Petit pays retrace une enfance heureuse à Bujumbura, faite de chamailleries et de chapardages. Rigolades et premières cigarettes. «C’était le bonheur, la vie sans se l’expliquer.» Tout commence à s’effriter avec la séparation des parents de Gabriel. Avant que le souffle de l’histoire ne balaie l’insouciance.couv-faye

«On passait notre temps à se disputer, avec les copains, mais y a pas à dire, on s’aimait comme des frères.» Cette bande de gamins vit sa jeunesse rigolarde sans se rendre compte que, en ce début des années 1990, une haine sourde s’est instillée au plus profond du Burundi et de son voisin, le Rwanda. «Nous ne le savions pas encore, mais l’heure du brasier venait de sonner, la nuit allait lâcher sa horde de hyènes et de lycaons.»

La réalité profonde
Gabriel n’a pas compris les fractures d’un Burundi «fait de chuchotements et d’énigmes». Quand la guerre éclate et que les élèves, à l’école, se lancent des «sales Hutu» et des «sales Tutsi», il lâche: «Cet après-midi-là, pour la première fois de ma vie, je suis entré dans la réalité profonde de ce pays. J’ai découvert l’antagonisme hutu et tutsi, infranchissable ligne de démarcation qui obligeait chacun à être d’un camp ou d’un autre.»
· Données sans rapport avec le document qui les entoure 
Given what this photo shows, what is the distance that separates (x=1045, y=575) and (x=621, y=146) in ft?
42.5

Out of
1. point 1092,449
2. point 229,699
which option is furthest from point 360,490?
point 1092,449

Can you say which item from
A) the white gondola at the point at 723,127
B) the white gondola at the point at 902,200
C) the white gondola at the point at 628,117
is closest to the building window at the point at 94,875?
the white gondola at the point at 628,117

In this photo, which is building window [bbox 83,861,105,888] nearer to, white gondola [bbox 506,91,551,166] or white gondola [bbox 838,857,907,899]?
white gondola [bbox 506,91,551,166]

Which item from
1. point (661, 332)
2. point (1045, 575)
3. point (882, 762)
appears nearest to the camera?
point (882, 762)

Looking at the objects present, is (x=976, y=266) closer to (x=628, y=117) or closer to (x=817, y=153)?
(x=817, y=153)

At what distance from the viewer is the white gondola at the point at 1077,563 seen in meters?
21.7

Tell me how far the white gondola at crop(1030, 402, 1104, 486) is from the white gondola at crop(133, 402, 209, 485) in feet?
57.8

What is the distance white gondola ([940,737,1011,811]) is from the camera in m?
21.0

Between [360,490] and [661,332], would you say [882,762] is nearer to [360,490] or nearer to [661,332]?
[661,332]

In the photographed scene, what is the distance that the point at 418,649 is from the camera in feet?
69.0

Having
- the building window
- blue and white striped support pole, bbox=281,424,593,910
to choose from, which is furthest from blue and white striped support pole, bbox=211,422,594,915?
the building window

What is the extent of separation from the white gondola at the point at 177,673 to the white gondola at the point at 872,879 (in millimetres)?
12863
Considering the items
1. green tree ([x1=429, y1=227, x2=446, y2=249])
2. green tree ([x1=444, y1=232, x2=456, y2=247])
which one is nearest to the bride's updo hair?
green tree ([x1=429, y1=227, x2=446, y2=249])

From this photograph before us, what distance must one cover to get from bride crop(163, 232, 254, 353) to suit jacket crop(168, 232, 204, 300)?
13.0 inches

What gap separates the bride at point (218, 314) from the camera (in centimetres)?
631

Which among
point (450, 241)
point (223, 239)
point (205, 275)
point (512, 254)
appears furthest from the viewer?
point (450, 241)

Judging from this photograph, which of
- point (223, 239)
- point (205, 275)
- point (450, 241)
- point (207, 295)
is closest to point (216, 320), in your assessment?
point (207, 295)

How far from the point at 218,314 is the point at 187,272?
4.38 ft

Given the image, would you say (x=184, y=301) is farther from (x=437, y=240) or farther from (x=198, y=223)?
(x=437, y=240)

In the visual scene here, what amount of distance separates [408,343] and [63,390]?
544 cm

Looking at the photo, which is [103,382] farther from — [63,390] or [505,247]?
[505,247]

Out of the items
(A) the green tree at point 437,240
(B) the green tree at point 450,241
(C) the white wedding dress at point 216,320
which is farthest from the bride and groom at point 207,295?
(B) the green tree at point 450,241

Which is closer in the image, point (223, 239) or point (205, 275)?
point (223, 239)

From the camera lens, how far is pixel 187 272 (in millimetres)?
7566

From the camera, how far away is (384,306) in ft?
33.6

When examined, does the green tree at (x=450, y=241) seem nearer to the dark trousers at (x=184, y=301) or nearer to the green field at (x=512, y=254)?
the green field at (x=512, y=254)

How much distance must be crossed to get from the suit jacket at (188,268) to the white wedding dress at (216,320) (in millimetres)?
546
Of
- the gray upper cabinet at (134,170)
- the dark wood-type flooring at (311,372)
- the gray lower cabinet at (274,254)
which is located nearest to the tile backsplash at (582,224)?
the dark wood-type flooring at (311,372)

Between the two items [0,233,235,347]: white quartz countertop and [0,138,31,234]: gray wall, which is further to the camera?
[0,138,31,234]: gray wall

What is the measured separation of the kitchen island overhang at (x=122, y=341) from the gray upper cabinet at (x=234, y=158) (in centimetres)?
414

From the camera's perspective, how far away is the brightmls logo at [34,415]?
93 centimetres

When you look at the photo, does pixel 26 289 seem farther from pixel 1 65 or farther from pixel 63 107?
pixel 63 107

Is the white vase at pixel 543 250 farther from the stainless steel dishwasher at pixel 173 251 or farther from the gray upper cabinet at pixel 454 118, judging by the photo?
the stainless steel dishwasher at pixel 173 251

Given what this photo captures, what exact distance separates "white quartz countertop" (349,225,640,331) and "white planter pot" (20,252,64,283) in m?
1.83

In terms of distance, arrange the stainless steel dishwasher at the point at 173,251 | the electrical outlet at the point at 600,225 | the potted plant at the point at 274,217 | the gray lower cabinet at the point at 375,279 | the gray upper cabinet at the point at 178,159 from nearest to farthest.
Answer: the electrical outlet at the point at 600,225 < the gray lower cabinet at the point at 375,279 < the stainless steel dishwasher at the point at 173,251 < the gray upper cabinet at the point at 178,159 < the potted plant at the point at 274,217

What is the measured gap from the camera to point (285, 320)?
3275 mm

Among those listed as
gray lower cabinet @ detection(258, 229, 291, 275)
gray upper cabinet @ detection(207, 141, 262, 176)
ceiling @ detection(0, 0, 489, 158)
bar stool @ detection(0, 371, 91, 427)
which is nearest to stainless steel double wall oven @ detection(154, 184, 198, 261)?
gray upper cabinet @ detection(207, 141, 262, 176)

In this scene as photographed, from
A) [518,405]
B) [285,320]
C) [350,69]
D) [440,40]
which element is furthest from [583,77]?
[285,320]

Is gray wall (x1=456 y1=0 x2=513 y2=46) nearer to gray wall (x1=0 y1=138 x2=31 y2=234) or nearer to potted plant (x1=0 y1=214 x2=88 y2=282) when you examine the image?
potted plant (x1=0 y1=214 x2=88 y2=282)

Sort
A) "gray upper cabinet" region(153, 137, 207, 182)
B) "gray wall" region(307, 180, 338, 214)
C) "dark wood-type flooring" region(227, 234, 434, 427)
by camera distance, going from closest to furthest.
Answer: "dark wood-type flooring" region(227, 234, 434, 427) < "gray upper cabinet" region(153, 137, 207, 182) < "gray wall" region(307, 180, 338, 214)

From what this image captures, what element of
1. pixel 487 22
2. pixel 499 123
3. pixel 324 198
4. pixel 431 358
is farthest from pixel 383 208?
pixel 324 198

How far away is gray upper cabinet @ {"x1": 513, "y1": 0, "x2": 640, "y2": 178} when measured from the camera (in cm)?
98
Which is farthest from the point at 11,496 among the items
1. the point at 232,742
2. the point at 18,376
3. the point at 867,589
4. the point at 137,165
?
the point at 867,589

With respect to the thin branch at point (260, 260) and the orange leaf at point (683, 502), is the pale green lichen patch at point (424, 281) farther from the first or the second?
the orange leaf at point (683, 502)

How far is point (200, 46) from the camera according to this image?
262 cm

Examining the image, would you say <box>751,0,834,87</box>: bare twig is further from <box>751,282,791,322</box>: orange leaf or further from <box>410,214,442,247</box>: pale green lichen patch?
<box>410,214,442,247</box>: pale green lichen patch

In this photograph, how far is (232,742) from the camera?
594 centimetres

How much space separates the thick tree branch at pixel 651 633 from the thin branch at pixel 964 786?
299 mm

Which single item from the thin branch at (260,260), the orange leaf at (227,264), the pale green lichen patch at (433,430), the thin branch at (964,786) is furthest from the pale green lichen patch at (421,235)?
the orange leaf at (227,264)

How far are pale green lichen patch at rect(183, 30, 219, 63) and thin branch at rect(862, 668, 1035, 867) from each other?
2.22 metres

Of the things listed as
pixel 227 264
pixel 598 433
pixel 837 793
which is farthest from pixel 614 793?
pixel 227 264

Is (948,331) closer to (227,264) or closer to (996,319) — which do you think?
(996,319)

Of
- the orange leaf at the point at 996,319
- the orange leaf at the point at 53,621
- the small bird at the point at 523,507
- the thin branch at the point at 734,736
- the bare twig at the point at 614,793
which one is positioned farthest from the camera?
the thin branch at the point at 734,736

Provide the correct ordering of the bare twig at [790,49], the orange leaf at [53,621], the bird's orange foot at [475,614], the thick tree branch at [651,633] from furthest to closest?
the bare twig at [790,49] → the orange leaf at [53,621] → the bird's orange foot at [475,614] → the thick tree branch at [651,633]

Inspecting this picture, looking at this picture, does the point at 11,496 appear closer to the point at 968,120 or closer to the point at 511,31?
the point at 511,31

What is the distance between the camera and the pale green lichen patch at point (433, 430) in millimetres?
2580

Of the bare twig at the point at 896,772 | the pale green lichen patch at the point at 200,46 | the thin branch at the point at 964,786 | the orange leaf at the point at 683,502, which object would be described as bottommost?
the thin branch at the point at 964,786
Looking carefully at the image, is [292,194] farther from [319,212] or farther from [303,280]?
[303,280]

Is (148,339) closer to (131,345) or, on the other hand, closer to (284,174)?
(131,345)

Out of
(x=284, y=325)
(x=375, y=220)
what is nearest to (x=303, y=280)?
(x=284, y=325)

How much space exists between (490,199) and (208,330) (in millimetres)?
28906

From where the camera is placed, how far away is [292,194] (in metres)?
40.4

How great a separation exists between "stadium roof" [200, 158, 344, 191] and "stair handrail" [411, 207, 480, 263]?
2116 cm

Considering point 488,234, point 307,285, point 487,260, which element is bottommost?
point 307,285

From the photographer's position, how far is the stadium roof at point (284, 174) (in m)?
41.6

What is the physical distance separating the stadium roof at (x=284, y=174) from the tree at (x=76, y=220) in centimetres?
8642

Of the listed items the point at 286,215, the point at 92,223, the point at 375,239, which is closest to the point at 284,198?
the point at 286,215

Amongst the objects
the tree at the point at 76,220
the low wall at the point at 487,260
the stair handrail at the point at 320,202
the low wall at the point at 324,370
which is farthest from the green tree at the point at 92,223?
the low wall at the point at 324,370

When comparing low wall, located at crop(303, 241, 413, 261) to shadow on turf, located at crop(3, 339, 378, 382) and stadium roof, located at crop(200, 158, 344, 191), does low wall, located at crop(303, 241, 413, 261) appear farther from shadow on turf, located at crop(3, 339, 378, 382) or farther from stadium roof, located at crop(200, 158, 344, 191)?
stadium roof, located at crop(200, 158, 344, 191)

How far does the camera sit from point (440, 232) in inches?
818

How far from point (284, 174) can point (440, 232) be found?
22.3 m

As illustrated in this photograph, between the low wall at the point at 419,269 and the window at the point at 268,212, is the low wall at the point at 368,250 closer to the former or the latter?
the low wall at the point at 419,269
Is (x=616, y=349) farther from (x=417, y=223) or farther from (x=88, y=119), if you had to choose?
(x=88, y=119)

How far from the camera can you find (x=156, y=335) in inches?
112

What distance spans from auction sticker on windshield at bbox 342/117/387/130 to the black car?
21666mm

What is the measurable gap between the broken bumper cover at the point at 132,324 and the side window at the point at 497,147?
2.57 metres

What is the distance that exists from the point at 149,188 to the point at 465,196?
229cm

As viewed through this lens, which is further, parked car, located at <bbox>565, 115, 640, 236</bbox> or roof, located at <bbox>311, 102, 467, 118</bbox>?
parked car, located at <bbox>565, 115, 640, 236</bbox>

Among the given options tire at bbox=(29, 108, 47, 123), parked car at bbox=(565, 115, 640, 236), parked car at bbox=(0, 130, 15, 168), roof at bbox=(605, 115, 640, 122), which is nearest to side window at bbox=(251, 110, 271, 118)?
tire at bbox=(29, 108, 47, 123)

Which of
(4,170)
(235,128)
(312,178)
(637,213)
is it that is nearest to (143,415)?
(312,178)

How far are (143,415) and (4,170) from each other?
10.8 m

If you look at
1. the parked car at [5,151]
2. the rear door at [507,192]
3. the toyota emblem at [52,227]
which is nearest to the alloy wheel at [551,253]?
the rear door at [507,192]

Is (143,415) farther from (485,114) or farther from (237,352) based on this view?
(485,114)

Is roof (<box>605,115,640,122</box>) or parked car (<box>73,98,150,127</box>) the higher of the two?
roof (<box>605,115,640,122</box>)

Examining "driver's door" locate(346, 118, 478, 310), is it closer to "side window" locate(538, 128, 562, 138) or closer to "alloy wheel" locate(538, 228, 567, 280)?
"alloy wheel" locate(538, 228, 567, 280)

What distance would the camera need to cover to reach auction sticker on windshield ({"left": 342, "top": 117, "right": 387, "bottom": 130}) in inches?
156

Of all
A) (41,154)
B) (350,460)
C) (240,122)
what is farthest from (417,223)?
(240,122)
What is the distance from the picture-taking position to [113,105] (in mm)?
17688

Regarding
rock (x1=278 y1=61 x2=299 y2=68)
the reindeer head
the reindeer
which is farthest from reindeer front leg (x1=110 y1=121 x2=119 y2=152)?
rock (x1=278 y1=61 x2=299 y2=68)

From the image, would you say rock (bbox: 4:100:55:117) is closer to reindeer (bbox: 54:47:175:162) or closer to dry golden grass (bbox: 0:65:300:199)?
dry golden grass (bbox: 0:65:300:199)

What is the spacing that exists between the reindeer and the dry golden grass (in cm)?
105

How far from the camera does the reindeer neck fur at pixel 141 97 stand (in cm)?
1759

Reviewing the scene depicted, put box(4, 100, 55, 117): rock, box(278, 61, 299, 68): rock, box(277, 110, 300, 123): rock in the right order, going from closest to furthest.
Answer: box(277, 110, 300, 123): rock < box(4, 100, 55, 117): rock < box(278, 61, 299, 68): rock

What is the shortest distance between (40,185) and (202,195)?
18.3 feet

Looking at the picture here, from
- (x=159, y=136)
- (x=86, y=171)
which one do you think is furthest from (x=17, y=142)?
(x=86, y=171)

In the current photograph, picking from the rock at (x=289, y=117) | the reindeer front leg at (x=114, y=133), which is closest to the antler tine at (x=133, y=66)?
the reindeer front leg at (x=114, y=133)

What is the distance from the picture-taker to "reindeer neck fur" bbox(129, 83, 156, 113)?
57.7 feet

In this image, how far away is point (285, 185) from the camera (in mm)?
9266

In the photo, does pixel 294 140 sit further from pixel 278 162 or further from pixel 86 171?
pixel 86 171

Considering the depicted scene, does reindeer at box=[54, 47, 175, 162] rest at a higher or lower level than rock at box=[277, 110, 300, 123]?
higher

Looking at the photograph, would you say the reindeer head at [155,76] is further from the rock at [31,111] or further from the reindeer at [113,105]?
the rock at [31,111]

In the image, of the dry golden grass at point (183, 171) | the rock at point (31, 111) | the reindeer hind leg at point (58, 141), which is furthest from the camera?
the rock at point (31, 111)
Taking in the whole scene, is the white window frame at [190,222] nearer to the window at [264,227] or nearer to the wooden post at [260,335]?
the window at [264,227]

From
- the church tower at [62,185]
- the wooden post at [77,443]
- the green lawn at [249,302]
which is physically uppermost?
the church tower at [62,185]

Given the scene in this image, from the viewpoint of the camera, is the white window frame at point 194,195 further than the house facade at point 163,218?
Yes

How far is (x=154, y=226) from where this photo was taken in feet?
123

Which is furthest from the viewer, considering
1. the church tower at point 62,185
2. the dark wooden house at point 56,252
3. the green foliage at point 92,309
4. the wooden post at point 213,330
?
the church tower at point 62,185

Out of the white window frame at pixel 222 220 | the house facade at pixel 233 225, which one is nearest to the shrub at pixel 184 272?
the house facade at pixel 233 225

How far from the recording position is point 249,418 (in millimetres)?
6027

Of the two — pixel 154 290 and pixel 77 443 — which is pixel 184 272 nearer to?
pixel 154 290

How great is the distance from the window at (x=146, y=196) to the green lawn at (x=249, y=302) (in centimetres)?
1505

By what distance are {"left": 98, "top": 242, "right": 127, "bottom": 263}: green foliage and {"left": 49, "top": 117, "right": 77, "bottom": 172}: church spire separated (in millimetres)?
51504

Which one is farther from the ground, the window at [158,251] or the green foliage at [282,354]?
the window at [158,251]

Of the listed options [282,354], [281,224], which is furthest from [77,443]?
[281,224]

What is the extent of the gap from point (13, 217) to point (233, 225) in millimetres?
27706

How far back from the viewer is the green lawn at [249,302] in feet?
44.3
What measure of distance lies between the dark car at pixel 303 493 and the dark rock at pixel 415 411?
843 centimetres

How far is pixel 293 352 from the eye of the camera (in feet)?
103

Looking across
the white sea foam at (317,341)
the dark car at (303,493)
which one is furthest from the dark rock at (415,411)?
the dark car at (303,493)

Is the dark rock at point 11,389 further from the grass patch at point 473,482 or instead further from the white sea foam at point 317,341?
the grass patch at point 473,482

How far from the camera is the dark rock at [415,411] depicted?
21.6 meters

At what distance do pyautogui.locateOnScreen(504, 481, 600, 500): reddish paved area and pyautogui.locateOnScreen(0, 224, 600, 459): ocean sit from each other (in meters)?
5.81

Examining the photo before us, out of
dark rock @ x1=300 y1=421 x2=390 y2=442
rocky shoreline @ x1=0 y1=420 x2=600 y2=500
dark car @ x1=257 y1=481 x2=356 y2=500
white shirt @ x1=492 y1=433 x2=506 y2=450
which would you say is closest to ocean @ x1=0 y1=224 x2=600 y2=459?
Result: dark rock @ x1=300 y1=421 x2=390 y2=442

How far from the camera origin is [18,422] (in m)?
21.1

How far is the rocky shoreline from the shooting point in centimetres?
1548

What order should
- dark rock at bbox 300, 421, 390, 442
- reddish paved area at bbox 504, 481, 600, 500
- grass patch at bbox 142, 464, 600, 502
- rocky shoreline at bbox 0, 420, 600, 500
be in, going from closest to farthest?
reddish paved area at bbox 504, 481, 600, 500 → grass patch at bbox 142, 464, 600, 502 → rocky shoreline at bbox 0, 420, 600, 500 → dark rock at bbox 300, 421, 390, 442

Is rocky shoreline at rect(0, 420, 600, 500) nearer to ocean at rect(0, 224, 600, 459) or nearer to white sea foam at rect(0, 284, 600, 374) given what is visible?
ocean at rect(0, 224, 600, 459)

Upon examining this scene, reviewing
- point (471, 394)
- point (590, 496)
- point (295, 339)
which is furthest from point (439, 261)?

Impossible de rester neutre, quand un tel conflit vous submerge: Petit pays est aussi le récit d’un engrenage. Dans ce monde-là, «un simple enfant qui faisait comme il pouvait dans un monde qui ne lui donnait pas le choix», risque de se retrouver emporté par la haine.

Gaël Faye, et c’est une des réussites de son roman, trouve la distance juste pour raconter aussi bien les jeux d’enfants que l’horreur. Sans en rajouter dans l’atrocité, avec toujours ce sentiment d’incompréhension face à l’absurde violence des adultes. A sa petite sœur qui l’interroge, il ne sait que répondre: «Je n’avais pas d’explication sur la mort des uns et la haine des autres. La guerre, c’était peut-être ça, ne rien comprendre.»

Un autre refuge
Il observe ce passé à travers les yeux d’un préadolescent, mais sans naïveté ni mièvrerie. Le ton juste, là encore, même quand la tragédie s’étend et détruit à jamais l’innocence. «Le bonheur ne se voit que dans le rétroviseur», lâche un jour Donatien, contremaître dans l’entreprise du père de Gabriel.

Aux morts du Burundi s’ajoutent, après l’attentat du 7 avril 1994, les massacres au Rwanda, «devenu un immense terrain de chasse dans lequel le Tutsi était le gibier». Le pays de sa mère se transforme en charnier et laisse la famille impuissante.

Délaissant peu à peu ses amis emportés par la folie ambiante, Gabriel trouve un nouveau refuge: «Dans mon lit, au fond de mes histoires, je cherchais d’autres réels plus supportables, et les livres, mes amis, repeignaient mes journées de lumière.» Une voisine lui a ouvert les yeux à la littérature, cet autre monde, cette précieuse respiration quand le monde vous étouffe, quand ses ténèbres viennent éteindre les lumières de l’enfance.